— Прости папку, прости дурака.
Скорее бы его поток из извинений иссяк, и Дана ушла в ванную. В сотый раз эта история про любимую доченьку («я же не со зла, а ради тебя все, ну дурак, ну руки не слушаются») уже не кажется такой искренней и честной. Отец бежит на кухню, приносит бумажное полотенце и перекись водорода, капает на губу. Прозрачная капля шипит и пенится, Дана чуть вздрагивает, перекашивается лицо. Губы снова отвоевывают самостоятельность.
— Это же просто недопонимание, я не знаю, как это случается…
Недопонимание, да. Недопонимание.
Дана ухмыльнулась бы, но боится снова его разозлить. Да и губа пульсирует, тянет острой болью, надо подождать, чтобы сгустком свернулась кровь. Поджило немного.
— Простишь меня? — он бережно держит полотенчико у ее губ, заглядывает в лицо. Святой человек, даже подбородок дрожит, будто отец вот-вот расплачется от нее несчастного вида.
— Прощу, конечно.
— Потому что ты умненькая девочка, — он тянется к ее лбу и снова целует, кожа у него холодная, словно лягушечья. — А я слабый человек, никак не могу с собой справиться. Может, у нас группы какие-то есть, ну, как в фильмах?
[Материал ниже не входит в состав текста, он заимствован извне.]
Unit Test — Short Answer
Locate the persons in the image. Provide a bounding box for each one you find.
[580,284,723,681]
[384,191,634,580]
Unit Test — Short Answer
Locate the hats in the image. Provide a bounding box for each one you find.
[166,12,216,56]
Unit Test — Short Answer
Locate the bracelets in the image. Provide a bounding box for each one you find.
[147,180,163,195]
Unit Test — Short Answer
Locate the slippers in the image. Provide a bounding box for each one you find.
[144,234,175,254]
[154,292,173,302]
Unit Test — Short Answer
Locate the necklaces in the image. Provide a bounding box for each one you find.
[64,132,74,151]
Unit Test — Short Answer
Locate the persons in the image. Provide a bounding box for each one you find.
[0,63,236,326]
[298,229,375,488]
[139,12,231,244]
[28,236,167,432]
Чтобы с гневом бороться, если надо — то я пойду, ради тебя, только прости, пожалуйста.
— Я поищу, — кивает Дана и подавляет зевок. Групп, конечно же, таких не существует, да и он говорит это для проформы. Ему надо, чтобы Дана простила (хотя бы на словах), никому не проболталась (даже случайно) и поверила, что он искренне хочет исправиться (а вот это уже не обязательно, просто бонусом).
— Веришь мне?
Он обнимает ее, гладит ручищей по волосам. Дане интересно, выпачкался он в ее крови или нет — каждый раз после вспышки гнева она чувствует такое спокойствие, такую сладкую тишину внутри, что готова даже посмеиваться над лиловыми синяками и лживым отцовским лицом. Ей хорошо.
Все закончилось.
Надо только потерпеть, когда он отлипнет от нее, остро пахнущий потом и угаснувшей злостью. Потерпеть его пальцы в волосах. Понадеяться, что теперь будет долгое затишье, и клятвенно пообещать внутри себя писать ему смски через каждые десять минут, зная, что лишь обещанием это и останется. Отец встает, и Дана выдыхает. Но он не уходит, как специально тянет, хочет поиздеваться над ней еще немного.
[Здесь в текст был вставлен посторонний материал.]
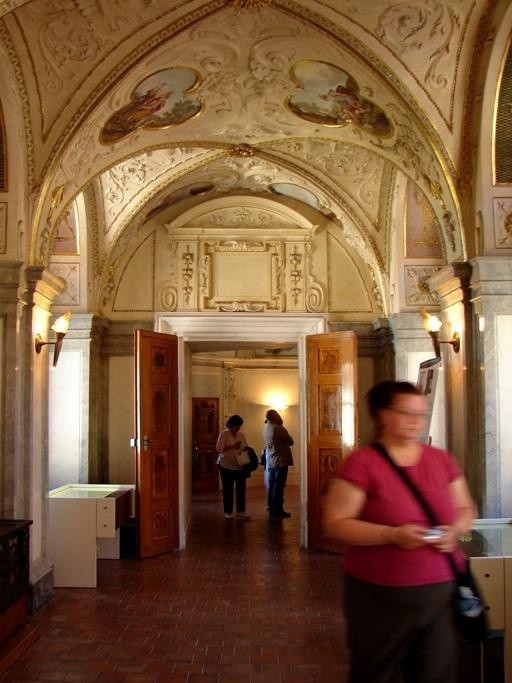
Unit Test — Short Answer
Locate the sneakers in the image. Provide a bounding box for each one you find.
[225,514,232,518]
[234,512,251,521]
— Не болит? — голос у него раскаявшийся.
По лысой голове скользит отблеск ночника, рыхлые щеки возвращают себе румянец. Отец расплывшийся, но сильный, и силы у него этой через край. Она взглядом цепляется за черную волосатую родинку над его губой — она всегда смотрит на нее, как на якорь, как на успокоение.
— Больно? — переспрашивает он уже нормальным голосом, и Дана торопливо бормочет:
— Нет, совсем-совсем не больно, быстро заживет. Просто спать хочется.
— Да, конечно. Спокойной ночи, сладких тебе снов.
— И тебе, пап.
Отец гасит свет и уходит за перегородку. Дана остается сидеть на ковре, и слабость, растекающаяся по телу, напоминает счастье. Сначала Дана тщательно умывает лицо, сковыривает с губы корочку и прижигает ранку спиртом, потом заклеивает пластырем. Скользит в угол комнаты, за шкаф, за штору, где прячется крошечная детская, прислушивается — дышат ровно и как по команде, прилежно жмурятся в темноте.